[Spatial relationship records]

## Begin

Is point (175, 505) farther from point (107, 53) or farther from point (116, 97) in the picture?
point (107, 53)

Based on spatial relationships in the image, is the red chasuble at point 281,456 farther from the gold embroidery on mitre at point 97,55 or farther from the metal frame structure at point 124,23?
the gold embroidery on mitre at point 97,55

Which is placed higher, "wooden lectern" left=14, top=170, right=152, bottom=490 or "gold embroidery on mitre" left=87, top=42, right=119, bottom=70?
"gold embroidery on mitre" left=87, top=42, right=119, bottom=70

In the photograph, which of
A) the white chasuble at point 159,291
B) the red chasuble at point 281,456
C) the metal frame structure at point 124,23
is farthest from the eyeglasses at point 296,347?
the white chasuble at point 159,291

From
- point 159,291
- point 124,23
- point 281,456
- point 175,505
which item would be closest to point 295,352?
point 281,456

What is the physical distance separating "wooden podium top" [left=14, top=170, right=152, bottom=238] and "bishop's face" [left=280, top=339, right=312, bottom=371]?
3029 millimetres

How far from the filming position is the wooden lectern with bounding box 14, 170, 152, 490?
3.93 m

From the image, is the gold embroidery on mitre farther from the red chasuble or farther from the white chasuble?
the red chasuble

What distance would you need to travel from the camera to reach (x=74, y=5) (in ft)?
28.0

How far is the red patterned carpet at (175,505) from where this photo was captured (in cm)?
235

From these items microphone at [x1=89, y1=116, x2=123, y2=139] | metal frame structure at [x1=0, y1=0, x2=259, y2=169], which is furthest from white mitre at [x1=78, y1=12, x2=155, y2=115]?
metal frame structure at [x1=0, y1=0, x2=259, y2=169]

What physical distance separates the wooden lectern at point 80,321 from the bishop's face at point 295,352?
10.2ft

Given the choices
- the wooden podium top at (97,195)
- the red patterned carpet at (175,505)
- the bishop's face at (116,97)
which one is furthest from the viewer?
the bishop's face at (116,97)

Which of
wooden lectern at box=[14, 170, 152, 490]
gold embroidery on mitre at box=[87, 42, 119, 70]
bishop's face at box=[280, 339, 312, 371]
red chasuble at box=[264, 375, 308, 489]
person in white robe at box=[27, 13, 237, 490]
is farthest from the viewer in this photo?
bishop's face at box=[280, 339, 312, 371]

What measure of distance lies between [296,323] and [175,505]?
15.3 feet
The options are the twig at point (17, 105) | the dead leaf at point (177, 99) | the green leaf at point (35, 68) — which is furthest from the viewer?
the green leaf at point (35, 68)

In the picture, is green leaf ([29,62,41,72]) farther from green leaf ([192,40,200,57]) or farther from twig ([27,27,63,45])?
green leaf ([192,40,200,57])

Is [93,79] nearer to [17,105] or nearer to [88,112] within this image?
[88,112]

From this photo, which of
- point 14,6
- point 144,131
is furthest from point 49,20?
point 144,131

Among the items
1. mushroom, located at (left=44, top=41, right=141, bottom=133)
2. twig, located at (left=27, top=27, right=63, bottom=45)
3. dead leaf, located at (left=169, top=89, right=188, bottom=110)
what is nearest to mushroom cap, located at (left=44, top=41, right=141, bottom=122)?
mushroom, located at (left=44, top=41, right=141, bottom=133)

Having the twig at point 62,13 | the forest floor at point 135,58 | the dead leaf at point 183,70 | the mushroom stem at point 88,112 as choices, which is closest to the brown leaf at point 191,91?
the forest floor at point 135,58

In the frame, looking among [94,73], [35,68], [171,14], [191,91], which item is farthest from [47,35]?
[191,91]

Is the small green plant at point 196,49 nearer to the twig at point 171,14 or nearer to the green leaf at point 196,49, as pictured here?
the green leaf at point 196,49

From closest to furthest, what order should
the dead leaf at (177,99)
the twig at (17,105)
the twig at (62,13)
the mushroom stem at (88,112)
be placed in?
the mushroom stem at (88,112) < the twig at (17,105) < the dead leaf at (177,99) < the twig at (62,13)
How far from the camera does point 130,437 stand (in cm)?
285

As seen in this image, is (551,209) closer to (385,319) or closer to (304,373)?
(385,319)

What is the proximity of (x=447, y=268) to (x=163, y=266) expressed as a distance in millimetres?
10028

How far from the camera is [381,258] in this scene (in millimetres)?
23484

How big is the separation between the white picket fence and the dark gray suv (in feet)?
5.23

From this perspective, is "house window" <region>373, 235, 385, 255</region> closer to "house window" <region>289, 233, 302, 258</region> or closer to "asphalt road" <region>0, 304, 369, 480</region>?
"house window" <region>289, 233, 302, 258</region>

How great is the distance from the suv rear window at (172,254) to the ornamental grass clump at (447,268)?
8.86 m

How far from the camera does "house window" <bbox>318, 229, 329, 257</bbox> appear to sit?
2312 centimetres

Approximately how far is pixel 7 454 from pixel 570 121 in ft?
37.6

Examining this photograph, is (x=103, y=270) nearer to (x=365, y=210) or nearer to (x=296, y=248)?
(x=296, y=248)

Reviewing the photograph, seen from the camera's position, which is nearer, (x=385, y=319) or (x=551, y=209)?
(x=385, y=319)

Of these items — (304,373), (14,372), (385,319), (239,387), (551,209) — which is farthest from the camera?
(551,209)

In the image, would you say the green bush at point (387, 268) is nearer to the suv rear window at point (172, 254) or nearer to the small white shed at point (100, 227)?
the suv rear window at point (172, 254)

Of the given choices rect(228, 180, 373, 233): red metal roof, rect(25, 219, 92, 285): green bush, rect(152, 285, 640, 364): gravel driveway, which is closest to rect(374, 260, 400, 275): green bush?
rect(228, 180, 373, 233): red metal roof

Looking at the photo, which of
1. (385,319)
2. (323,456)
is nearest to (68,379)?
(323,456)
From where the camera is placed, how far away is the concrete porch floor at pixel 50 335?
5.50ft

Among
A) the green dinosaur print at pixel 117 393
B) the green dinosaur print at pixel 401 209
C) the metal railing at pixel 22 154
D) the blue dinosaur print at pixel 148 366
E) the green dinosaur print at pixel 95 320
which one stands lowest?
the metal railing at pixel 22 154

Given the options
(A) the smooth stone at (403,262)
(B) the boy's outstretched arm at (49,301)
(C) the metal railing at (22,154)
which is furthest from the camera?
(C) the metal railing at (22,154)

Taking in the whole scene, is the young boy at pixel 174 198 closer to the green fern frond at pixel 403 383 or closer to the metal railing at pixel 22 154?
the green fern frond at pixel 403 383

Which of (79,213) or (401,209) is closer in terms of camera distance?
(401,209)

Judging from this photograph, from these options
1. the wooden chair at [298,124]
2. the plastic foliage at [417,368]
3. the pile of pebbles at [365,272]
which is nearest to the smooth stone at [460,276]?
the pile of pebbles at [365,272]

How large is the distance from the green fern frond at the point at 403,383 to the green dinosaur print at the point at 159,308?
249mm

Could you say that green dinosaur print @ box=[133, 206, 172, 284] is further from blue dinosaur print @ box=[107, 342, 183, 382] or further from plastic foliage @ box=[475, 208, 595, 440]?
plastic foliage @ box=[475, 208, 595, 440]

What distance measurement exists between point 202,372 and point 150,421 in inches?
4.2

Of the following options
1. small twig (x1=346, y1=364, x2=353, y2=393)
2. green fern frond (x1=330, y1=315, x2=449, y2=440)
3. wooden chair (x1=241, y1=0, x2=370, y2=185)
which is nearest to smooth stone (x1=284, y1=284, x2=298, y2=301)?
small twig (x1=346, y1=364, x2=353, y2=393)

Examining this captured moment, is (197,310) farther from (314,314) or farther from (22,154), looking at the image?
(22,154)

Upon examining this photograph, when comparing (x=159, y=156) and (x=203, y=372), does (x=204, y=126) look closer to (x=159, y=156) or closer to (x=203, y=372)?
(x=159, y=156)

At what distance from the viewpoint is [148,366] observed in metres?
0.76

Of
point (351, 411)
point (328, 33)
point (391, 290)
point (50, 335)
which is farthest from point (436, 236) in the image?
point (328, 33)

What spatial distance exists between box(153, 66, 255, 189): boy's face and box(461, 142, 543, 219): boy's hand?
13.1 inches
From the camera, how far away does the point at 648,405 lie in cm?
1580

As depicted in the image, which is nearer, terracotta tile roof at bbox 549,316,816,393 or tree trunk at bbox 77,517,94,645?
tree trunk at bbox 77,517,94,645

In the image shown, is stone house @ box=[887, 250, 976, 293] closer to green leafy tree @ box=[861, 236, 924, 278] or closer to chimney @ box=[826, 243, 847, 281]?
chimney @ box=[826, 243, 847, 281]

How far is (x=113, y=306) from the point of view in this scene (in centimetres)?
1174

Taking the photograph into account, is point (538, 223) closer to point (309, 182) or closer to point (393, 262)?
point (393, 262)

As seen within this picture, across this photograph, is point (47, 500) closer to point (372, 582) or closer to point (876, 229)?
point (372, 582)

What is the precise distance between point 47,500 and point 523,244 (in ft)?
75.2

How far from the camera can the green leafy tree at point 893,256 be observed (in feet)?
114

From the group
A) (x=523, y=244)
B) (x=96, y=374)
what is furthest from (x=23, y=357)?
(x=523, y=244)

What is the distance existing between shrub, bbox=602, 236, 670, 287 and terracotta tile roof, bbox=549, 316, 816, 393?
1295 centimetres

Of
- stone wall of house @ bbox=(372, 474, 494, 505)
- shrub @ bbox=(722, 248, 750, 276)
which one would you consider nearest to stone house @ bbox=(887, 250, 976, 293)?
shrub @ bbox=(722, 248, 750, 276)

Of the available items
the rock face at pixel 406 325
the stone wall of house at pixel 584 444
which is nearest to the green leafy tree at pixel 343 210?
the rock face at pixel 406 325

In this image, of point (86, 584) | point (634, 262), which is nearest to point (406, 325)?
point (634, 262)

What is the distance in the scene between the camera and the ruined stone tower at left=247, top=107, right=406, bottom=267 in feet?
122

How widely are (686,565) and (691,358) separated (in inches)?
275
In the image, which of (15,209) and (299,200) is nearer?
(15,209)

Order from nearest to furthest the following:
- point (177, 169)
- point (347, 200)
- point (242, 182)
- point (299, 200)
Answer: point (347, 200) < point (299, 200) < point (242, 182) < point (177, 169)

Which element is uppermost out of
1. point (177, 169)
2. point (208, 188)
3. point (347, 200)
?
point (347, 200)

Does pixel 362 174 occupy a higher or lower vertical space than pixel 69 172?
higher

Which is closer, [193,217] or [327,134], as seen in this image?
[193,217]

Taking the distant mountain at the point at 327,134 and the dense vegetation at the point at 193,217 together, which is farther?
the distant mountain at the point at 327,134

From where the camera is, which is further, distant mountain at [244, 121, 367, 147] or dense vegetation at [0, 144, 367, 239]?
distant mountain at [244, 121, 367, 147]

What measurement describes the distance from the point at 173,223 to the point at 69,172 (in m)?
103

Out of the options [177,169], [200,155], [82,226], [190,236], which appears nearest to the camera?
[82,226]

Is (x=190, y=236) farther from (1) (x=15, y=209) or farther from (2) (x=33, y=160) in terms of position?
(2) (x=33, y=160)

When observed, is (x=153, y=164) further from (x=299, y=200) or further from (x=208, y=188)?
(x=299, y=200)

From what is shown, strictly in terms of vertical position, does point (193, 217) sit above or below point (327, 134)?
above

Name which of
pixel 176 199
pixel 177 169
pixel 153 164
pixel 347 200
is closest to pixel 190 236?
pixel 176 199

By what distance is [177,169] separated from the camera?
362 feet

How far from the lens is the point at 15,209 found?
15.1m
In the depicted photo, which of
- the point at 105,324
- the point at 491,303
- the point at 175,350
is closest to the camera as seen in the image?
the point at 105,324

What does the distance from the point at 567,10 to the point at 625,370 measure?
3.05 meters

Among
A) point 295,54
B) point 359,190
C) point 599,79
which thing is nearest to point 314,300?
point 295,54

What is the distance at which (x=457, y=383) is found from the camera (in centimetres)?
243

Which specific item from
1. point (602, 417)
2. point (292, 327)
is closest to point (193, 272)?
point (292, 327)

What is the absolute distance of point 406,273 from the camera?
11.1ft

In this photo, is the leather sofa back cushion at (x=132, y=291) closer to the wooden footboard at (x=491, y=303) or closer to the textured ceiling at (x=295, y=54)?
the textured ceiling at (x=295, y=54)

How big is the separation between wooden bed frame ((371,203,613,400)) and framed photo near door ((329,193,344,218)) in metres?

## End

> **SET TASK**
Copy the data from the line containing "Which specific item from" through the end, keeping every line unchanged.

> **TASK ANSWER**
Which specific item from
1. point (602, 417)
2. point (292, 327)
is closest to point (193, 272)?
point (292, 327)

What is the absolute distance of point 406,273 from the camera?
11.1ft

In this photo, is the leather sofa back cushion at (x=132, y=291) closer to the wooden footboard at (x=491, y=303) or closer to the textured ceiling at (x=295, y=54)?
the textured ceiling at (x=295, y=54)

How big is the separation between wooden bed frame ((371,203,613,400)) and framed photo near door ((329,193,344,218)) in metres?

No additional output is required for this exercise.